The Digger Papers was a free collective publication of the Diggers, one of the 1960s improvisational theatre groups in San Francisco's Haight-Ashbury district. The magazine was first published in Fall 1965. Peter Berg was one of the regular contributors to the publication. 

One of the first Digger activities was the publishing of various broadsides, which were printed by sneaking into the local Students for a Democratic Society office and using their Gestetner printer. The leaflets were eventually called The Digger Papers, and soon morphed into small pamphlets with poetry, psychedelic art, and essays.
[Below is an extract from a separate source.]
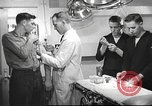 Image of navy personnel United States USA, 1953, second 3 stock footage video 65675061079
They often included statements that mocked the prevailing attitude of the counterculture promoted by less radical figures like the Haight-Independent Proprietors (HIP), Timothy Leary, and Richard Alpert. The first paper mocked the acid community, saying, "Time to forget because flowers are beautiful and the sun's not yellow, it's chicken!" They rarely included authors' names, though some had pseudonyms like "George Metevsky," a reference to the "Mad Bomber" George Metesky. The Digger Papers originated such phrases as "Do your own  thing" and "Today is the first day of the rest of your life."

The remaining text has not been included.